C) Use sar(1) and study minor and major faults. I don't think this works (eg, regular I/O).
D) Use the cache-hit-rate.stp SystemTap script, which is number two in an Internet search for Linux page cache hit ratio. It instruments cache access high in the stack, in the VFS interface, so that reads to any file system or storage device can be seen. Cache misses are measured via their disk I/O. This also misses some workload types (some are mentioned in "Lessons" on that page), and calls ratios "rates".

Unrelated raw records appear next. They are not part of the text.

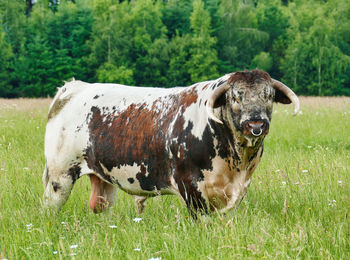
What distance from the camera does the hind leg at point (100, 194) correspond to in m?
4.30

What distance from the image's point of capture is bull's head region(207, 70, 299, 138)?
2.99 m

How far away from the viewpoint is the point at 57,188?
4.30m

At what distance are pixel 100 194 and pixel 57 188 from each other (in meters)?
0.43

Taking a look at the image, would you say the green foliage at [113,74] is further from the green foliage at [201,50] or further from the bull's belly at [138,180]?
the bull's belly at [138,180]

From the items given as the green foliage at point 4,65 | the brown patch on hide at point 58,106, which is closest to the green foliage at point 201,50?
the green foliage at point 4,65

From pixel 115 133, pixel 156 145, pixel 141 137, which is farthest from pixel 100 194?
pixel 156 145

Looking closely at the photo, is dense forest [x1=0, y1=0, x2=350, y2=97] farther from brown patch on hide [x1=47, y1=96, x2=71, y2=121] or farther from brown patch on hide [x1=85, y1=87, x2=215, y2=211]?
brown patch on hide [x1=85, y1=87, x2=215, y2=211]

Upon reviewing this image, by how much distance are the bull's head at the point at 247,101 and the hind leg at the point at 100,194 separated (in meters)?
1.62

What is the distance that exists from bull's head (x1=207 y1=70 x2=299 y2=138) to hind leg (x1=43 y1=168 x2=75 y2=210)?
1814 mm

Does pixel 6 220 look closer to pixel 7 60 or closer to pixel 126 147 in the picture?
pixel 126 147

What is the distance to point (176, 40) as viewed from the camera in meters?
47.2

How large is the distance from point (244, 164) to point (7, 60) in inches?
1728

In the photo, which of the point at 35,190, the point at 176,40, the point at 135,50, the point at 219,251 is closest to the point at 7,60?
the point at 135,50

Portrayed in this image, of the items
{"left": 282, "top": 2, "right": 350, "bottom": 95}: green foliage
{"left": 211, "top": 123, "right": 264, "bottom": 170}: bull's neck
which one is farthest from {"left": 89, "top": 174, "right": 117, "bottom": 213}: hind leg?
{"left": 282, "top": 2, "right": 350, "bottom": 95}: green foliage
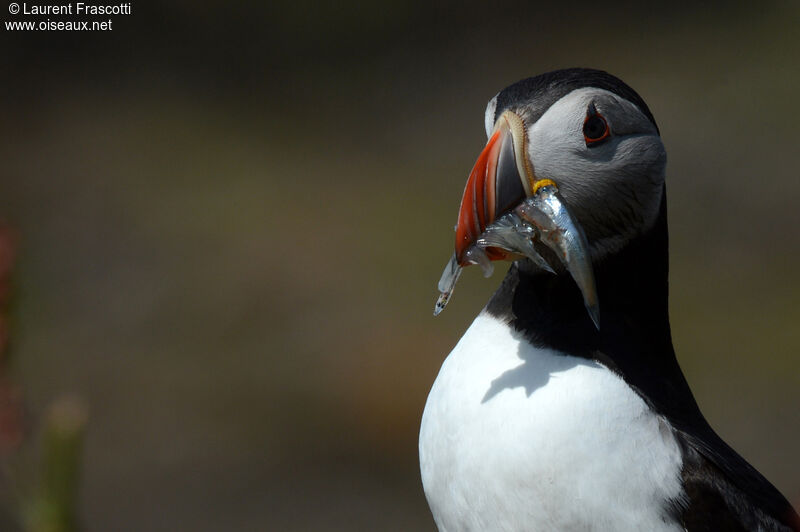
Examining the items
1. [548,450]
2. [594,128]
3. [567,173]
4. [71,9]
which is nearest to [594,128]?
[594,128]

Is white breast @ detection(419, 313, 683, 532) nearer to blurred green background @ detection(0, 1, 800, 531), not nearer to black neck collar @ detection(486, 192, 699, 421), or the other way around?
black neck collar @ detection(486, 192, 699, 421)

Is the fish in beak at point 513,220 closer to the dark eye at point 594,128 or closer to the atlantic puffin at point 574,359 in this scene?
the atlantic puffin at point 574,359

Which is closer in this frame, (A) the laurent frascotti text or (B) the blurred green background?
(B) the blurred green background

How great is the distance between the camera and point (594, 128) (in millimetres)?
2174

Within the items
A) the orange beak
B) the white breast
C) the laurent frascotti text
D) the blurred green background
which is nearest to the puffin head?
the orange beak

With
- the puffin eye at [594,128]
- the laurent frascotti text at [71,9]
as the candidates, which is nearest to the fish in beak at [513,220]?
the puffin eye at [594,128]

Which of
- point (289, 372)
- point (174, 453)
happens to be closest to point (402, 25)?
point (289, 372)

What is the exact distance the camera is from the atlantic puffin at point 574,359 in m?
2.06

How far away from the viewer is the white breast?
2.04 metres

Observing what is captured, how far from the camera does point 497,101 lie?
2.21 metres

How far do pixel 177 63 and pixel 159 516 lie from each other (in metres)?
5.36

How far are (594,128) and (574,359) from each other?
465 mm

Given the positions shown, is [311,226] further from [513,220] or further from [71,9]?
[513,220]

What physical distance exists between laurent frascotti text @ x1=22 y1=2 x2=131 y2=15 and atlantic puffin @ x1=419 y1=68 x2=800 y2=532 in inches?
311
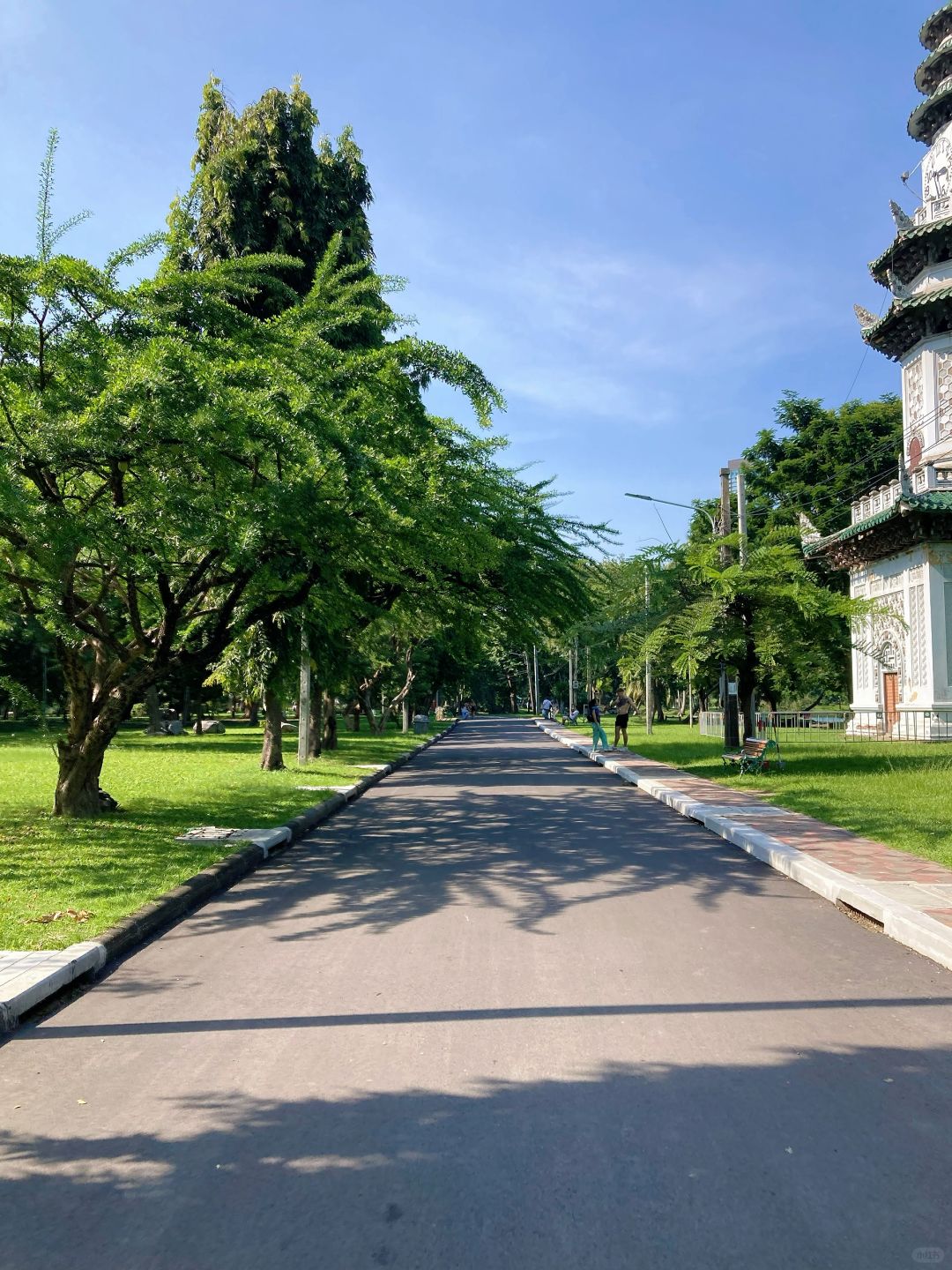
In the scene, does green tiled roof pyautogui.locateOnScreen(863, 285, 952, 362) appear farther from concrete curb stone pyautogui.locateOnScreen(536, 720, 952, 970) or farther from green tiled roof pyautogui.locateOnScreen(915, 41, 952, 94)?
concrete curb stone pyautogui.locateOnScreen(536, 720, 952, 970)

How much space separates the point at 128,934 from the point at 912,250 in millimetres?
34150

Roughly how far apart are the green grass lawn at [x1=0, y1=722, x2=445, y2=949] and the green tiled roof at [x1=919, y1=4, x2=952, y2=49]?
31.0 m

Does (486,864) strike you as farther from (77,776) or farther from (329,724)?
(329,724)

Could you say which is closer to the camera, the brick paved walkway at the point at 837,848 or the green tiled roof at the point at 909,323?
the brick paved walkway at the point at 837,848

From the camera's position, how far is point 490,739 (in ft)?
140

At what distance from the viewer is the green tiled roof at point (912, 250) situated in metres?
31.3

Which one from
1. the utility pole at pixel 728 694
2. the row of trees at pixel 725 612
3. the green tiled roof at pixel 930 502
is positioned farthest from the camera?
the green tiled roof at pixel 930 502

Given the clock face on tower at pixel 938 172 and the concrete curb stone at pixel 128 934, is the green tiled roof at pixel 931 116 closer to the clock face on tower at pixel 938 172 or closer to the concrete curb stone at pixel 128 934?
the clock face on tower at pixel 938 172

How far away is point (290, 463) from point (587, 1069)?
7.35m

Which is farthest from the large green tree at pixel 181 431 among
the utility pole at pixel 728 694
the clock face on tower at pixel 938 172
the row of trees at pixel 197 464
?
the clock face on tower at pixel 938 172

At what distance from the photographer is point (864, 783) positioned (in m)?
17.4

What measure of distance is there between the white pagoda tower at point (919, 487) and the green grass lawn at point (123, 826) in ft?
58.6

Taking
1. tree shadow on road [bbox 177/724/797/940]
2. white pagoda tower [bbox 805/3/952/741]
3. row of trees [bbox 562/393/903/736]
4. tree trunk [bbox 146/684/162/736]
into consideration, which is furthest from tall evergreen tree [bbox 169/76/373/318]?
tree trunk [bbox 146/684/162/736]

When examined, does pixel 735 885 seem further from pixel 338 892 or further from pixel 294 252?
pixel 294 252
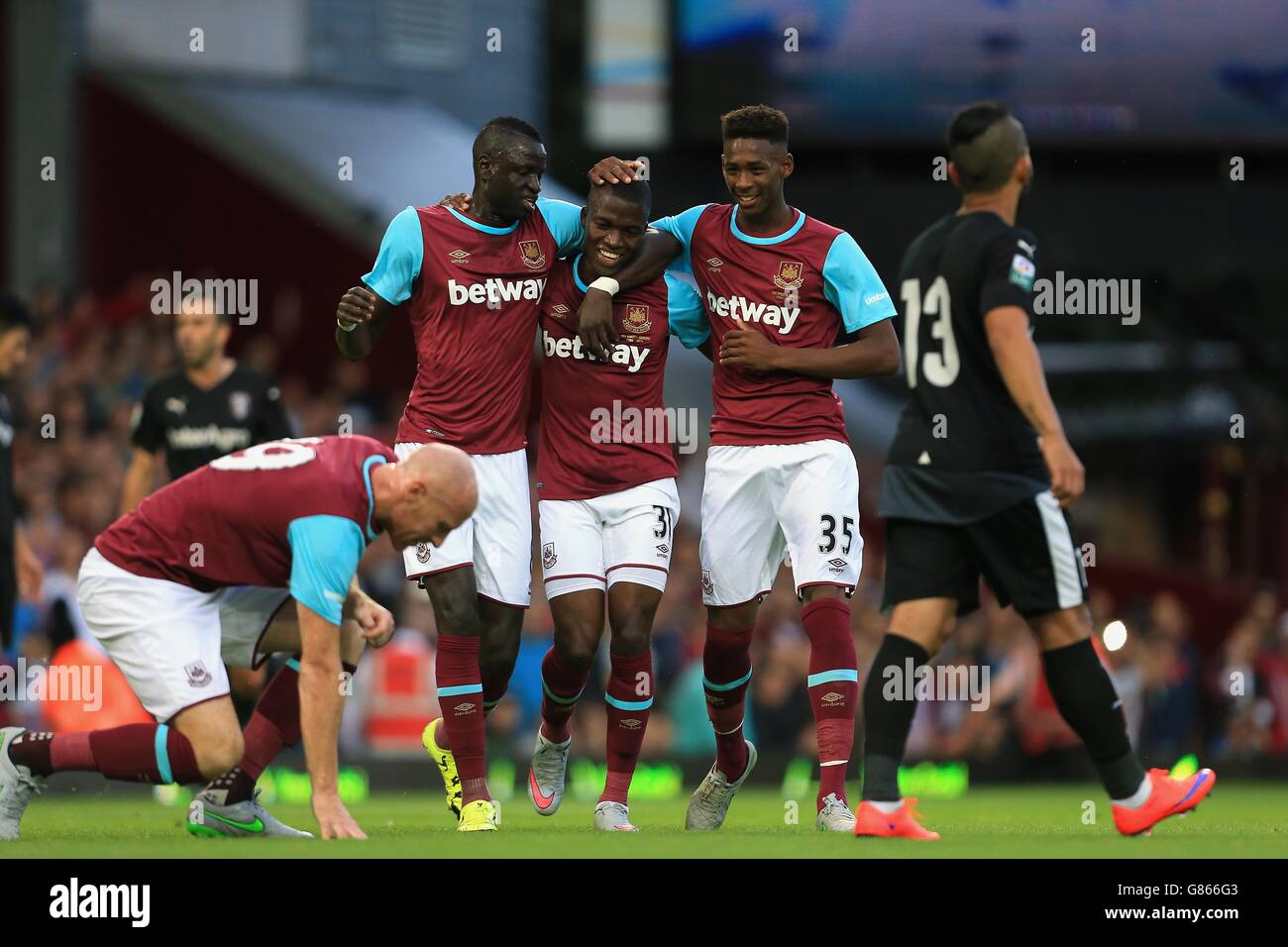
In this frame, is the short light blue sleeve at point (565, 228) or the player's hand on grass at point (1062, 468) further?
the short light blue sleeve at point (565, 228)

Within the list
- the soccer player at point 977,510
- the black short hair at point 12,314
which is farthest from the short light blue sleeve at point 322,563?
the black short hair at point 12,314

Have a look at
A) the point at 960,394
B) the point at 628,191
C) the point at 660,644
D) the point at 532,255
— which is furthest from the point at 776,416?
the point at 660,644

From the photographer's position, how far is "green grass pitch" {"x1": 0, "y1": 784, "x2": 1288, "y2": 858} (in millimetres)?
6375

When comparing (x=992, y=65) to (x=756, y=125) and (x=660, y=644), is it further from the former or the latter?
(x=756, y=125)

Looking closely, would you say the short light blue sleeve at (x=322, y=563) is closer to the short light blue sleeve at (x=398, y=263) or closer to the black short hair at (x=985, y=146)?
the short light blue sleeve at (x=398, y=263)

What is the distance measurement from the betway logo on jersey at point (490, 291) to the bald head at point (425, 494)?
62.3 inches

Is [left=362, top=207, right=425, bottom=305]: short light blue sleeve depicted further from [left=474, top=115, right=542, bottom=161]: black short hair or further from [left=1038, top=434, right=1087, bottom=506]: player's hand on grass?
[left=1038, top=434, right=1087, bottom=506]: player's hand on grass

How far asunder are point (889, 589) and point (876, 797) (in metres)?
0.67

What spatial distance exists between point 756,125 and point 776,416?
3.68 ft

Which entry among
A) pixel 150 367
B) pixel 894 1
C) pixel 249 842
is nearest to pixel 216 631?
pixel 249 842

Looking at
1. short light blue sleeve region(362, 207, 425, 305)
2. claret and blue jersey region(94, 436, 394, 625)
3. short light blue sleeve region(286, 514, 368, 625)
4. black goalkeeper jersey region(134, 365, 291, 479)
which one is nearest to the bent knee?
claret and blue jersey region(94, 436, 394, 625)

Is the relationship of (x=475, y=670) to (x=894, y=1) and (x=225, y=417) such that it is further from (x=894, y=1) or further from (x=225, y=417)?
(x=894, y=1)

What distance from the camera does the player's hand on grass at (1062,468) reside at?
647 centimetres
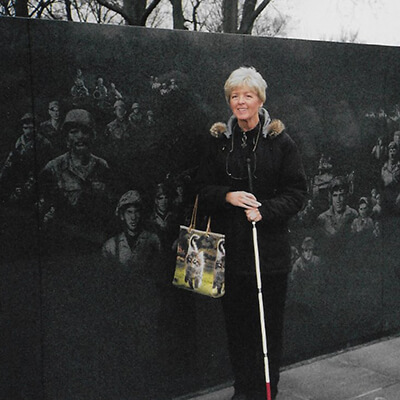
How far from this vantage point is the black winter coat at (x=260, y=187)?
3.62 meters

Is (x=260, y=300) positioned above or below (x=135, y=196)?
below

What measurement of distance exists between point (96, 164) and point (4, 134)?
1.87 ft

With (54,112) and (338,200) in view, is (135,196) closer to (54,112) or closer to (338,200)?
(54,112)

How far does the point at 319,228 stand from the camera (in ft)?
15.6

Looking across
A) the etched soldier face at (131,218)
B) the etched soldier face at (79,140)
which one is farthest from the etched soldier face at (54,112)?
the etched soldier face at (131,218)

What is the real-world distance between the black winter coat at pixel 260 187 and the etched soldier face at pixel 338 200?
123cm

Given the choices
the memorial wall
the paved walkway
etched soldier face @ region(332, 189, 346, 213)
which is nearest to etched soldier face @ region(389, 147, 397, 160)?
the memorial wall

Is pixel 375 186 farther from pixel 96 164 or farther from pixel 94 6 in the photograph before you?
pixel 94 6

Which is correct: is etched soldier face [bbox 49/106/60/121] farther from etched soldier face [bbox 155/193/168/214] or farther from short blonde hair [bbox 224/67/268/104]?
short blonde hair [bbox 224/67/268/104]

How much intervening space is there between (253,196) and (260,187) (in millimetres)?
137

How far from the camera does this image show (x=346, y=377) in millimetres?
4344

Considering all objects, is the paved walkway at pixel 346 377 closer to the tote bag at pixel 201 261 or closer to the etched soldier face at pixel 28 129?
the tote bag at pixel 201 261

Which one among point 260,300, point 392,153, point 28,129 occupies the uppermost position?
point 28,129

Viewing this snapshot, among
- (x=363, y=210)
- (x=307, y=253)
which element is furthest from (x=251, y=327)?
(x=363, y=210)
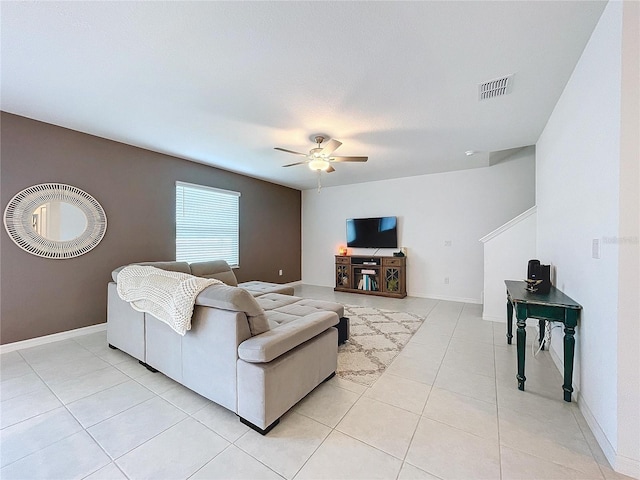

I would have tried the SystemTap approach myself to begin with, but it can miss types including mmap'd reads and other kernel sources. For example, here's a call stack for mark_page_accessed() (a cache read), showing that we got here via a write() syscall:
dd-30425  6788093.150288: mark_page_accessed: (mark_page_accessed+0x0/0x60) dd-30425  6788093.150291:
=> __getblk => __bread => ext3_get_branch => ext3_get_blocks_handle => ext3_get_block => __block_write_begin => ext3_write_begin => generic_perform_write => generic_file_buffered_write => __generic_file_aio_write => generic_file_aio_write => do_sync_write => vfs_write => sys_write => system_call_fastpath
It's reading file system metadata. This example uses ftrace, via my kprobe tool (perf-tools).
My preferred technique would be to modify the kernel to instrument page cache activity. Eg, either:
E) Apply Keiichi's pagecache monitoring kernel patch, which provides tracepoints for cache instrumentation, and tools with awesome capabilities: not just system-wide ratios, but also per-process and per-file. I'd like this to be in mainline.
F) Develop another kernel patch to add cache hit/miss statistics to /proc/meminfo.
And then, there's the approach I used myself for the issue: dynamic tracing of file system and disk I/O functions using ftrace and perf_events.
If you're interested in page cache activity, you should also like pcstat, by Al Tobey, which uses mincore (or fincore), to see size how much files are present in the page cache. It's pretty awesome.
Hopefully in the future the kernel will provide an easy way to measure page cache activity, be it from /proc or tracepoints. In the meantime, I have cachestat which works for my kernel versions. Its current implementation is brittle, and may not work well on other versions without modifications, so its greatest value may be showing what can be done with a little effort.